Mimi Valdes (editorial assistant, 1993-94; assistant editor, 1994-95; style editor, 1997-98; executive editor, 1999-2002; editor-at-large, 2002-03; editor-in-chief, 2004-06): Jonathan booked Madonna and Dennis Rodman as a cover. And Eddie Murphy’s publicist was mad as hell that Madonna was getting the cover over Eddie. We all wanted Eddie over Madonna, so we were upset about it too. When [word of the cover choice] started to get out in the industry, we all felt the need to save Vibe’s reputation.

Poulson-Bryant: I said [to Jonathan], “The staff needs to have a conference. People are really not happy about this.”

Van Meter: I said, “This isn't The Village Voice. We’re not unionized. You can’t come in here representing the staff.”

Valdes: We were all standing by waiting for Scott to give us the go-ahead to come in. When Jonathan saw us, he got really upset.

• RECORDS SHOWN:

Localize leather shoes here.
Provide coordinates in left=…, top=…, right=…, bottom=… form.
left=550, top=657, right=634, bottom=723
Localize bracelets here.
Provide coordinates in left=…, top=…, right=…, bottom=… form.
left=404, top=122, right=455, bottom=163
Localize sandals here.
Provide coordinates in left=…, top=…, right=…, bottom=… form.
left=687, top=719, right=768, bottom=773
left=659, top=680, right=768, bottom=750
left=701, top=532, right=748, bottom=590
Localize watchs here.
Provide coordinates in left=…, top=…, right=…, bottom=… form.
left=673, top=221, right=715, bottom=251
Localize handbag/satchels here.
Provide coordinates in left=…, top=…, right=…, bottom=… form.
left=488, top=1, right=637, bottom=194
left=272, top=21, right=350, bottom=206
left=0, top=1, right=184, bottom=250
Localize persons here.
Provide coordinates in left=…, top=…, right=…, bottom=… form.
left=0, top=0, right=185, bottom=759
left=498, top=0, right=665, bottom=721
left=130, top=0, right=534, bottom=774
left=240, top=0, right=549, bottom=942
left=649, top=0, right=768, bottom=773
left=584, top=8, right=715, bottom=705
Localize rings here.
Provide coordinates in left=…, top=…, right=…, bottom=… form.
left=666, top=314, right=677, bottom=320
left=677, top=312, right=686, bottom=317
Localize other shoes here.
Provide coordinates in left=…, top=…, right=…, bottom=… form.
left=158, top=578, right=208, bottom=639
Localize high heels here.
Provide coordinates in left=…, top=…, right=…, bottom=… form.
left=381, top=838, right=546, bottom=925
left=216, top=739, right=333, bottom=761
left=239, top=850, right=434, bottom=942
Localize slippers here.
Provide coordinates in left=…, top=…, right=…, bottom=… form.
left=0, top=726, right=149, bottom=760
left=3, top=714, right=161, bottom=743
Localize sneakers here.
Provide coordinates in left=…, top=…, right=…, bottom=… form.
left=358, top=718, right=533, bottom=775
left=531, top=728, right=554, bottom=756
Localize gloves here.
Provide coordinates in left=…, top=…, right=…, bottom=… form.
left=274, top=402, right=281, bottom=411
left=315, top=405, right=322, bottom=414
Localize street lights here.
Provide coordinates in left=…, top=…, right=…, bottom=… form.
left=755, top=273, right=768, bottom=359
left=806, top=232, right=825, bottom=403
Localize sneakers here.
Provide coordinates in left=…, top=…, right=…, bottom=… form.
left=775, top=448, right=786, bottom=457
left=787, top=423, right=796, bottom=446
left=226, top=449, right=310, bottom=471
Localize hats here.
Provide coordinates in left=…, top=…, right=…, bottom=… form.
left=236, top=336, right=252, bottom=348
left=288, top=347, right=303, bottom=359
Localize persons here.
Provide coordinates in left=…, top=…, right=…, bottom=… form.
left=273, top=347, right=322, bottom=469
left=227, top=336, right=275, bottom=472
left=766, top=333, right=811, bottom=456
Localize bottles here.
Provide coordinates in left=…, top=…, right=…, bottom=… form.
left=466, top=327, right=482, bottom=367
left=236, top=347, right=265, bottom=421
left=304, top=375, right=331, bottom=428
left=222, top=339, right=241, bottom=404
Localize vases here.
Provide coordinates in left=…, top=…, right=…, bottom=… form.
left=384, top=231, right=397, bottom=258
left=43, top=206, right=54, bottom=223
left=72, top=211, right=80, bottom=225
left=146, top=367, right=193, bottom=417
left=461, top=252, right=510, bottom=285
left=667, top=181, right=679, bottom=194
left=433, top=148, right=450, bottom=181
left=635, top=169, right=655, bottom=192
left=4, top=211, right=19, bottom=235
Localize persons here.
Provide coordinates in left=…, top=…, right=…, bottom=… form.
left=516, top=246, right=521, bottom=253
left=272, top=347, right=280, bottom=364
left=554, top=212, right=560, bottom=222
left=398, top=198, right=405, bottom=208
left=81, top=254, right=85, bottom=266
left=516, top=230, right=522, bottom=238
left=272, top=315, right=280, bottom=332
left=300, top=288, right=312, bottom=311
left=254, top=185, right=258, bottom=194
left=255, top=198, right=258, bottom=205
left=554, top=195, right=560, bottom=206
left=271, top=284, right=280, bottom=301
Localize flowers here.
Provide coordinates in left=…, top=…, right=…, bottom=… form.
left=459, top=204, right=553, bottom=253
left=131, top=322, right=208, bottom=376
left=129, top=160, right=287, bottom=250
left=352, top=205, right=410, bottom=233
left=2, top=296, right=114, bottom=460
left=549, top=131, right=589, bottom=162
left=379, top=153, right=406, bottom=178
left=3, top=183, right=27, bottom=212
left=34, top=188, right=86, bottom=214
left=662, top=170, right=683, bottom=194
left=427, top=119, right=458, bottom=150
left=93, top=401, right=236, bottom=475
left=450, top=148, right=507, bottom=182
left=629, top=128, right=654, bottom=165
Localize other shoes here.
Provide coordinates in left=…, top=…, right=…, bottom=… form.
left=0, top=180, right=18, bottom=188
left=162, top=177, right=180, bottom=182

• WHAT YOU WILL DO:
1) Print the passage about the Vibe cover, starting at "Mimi Valdes (editorial assistant, 1993-94;" and ending at "to save Vibe’s reputation.".
2) Write what comes next in the passage about the Vibe cover, picking up after its final line.

• ANSWERS FOR THIS EXERCISE:
1)
Mimi Valdes (editorial assistant, 1993-94; assistant editor, 1994-95; style editor, 1997-98; executive editor, 1999-2002; editor-at-large, 2002-03; editor-in-chief, 2004-06): Jonathan booked Madonna and Dennis Rodman as a cover. And Eddie Murphy’s publicist was mad as hell that Madonna was getting the cover over Eddie. We all wanted Eddie over Madonna, so we were upset about it too. When [word of the cover choice] started to get out in the industry, we all felt the need to save Vibe’s reputation.

2)
Van Meter: I felt like I was losing control. And I said [to Scott], “You’re fired.” People in the hallways started crying. Mimi Valdes was screaming as if she’d just found out her mother was shot and killed. And I was like, “Oh, my God, I made it worse.”

Poulson-Bryant: He came to my office: “You’re not fired. Look, we’ll have a staff meeting.”

Jones: I was staying away from editorial policy. I got involved when Jonathan put the Beastie Boys on the cover and told me he was following up with Dennis Rodman and Madonna. He had already shot it!

Van Meter: I guess Quincy was getting a lot of shit from people for putting the Beastie Boys on the cover, and when he sees the Madonna cover, he went crazy.

Jones: I said, “Over my dead fucking body! That’s the way you blow an urban magazine.”

Van Meter: Madonna was queen. You can’t not put her on the cover. I couldn't conceive of killing the best cover story we had done so far. [Quincy and I] ended up having a fight on the phone, and I smashed my phone into a thousand pieces and cleared off the top of my desk onto the floor. I think I said, “I quit.” I went home. And then the phone calls started. Everyone tried to get Quincy to change his mind. Even Madonna called me at home. She was really pissed.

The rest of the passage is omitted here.